** Opening Dataset block **

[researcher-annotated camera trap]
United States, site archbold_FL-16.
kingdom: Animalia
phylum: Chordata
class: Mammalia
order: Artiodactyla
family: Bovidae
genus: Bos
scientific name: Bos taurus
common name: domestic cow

** Closing Dataset block **
** Opening Dataset block **

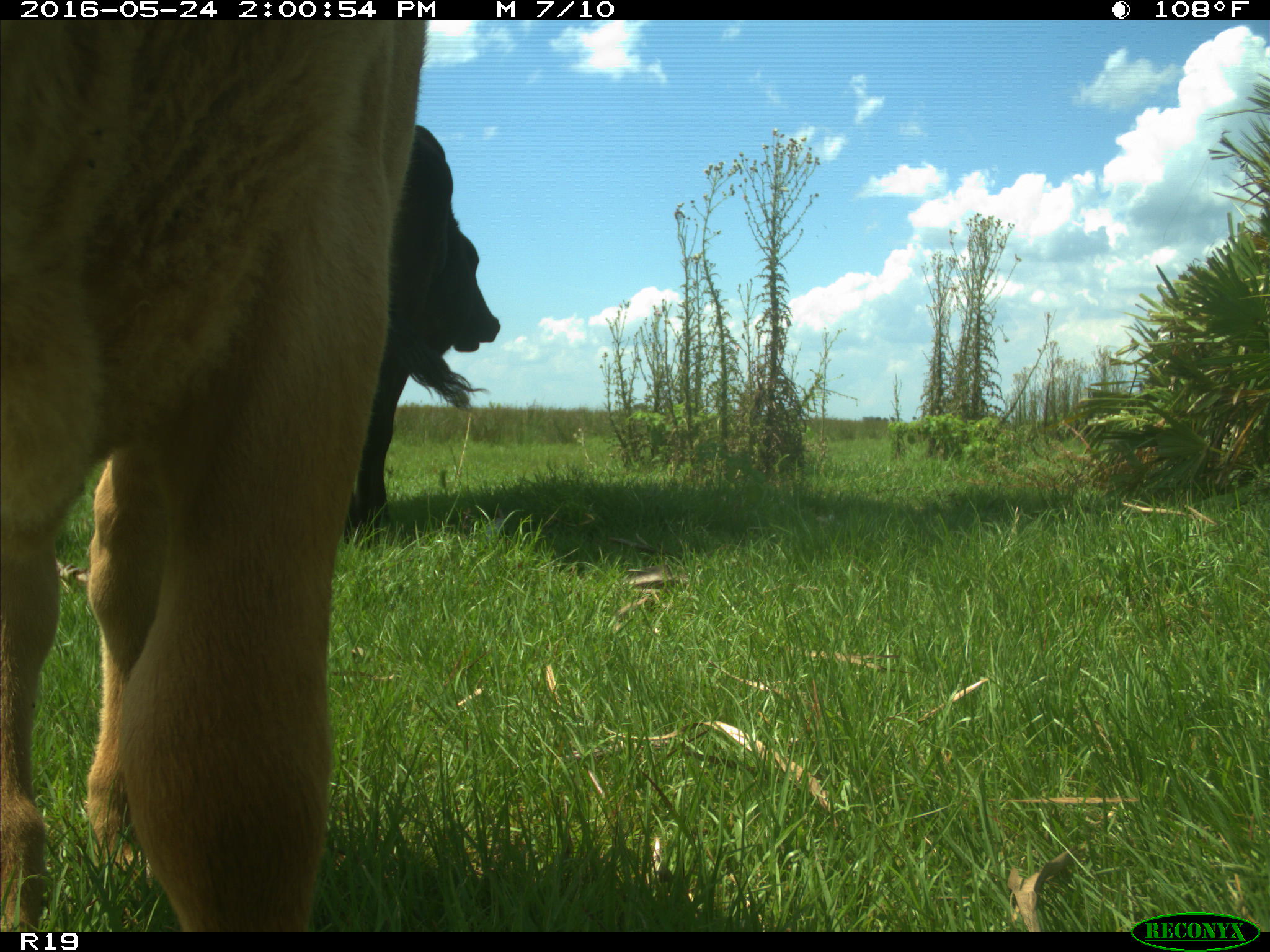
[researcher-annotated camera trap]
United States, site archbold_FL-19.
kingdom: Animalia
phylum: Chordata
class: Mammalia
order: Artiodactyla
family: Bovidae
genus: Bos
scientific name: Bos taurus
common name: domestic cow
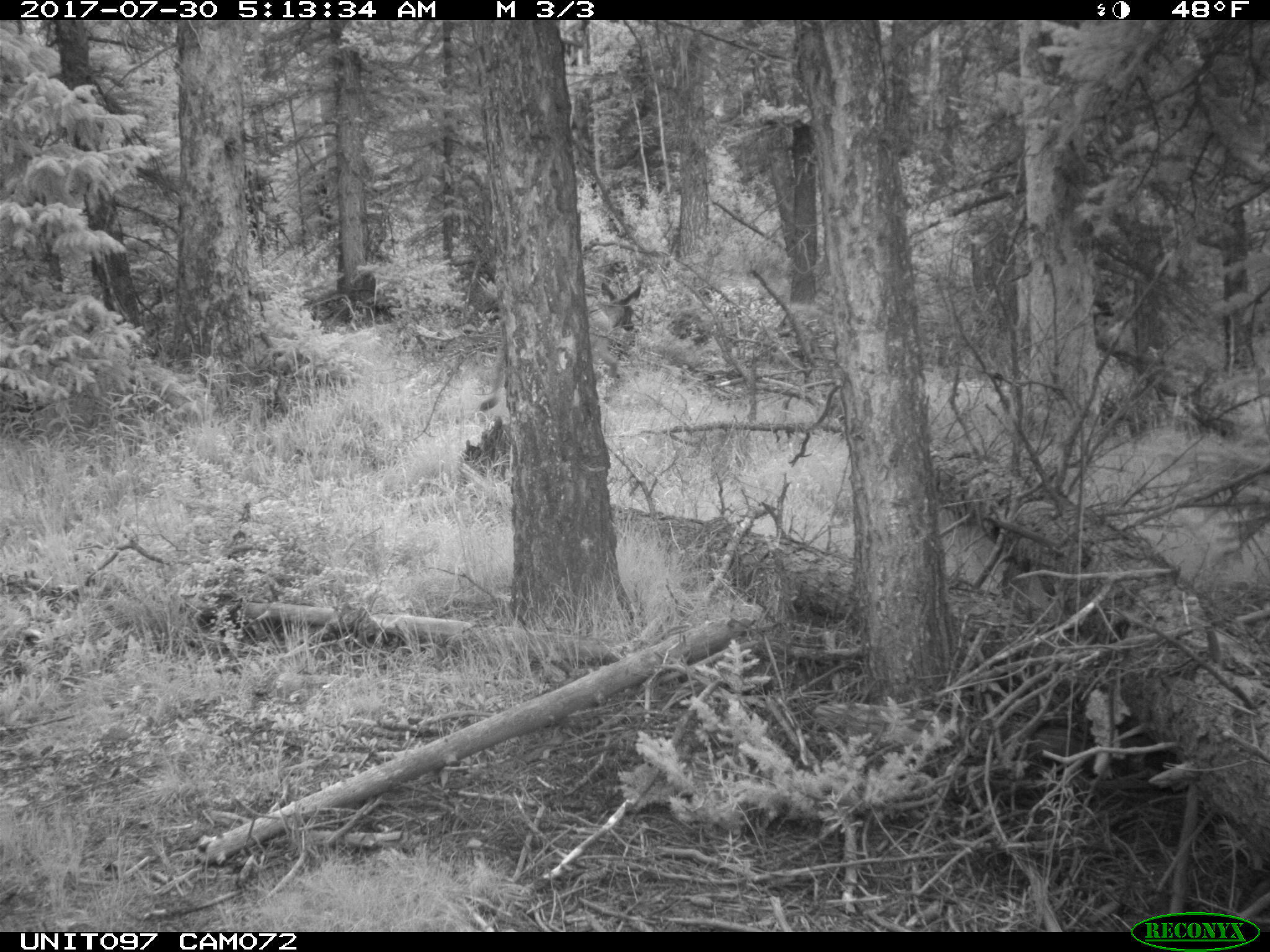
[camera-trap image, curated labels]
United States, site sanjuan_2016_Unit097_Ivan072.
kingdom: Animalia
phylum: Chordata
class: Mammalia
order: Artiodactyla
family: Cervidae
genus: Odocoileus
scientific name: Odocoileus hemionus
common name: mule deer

** Closing Dataset block **

-- Try it --
As the answer, set down only the lines from the data above between the one holding "United States, site sanjuan_2016_Unit097_Ivan072." and the one holding "common name: mule deer", inclusive, exactly as they read.

-- Result of the task --
United States, site sanjuan_2016_Unit097_Ivan072.
kingdom: Animalia
phylum: Chordata
class: Mammalia
order: Artiodactyla
family: Cervidae
genus: Odocoileus
scientific name: Odocoileus hemionus
common name: mule deer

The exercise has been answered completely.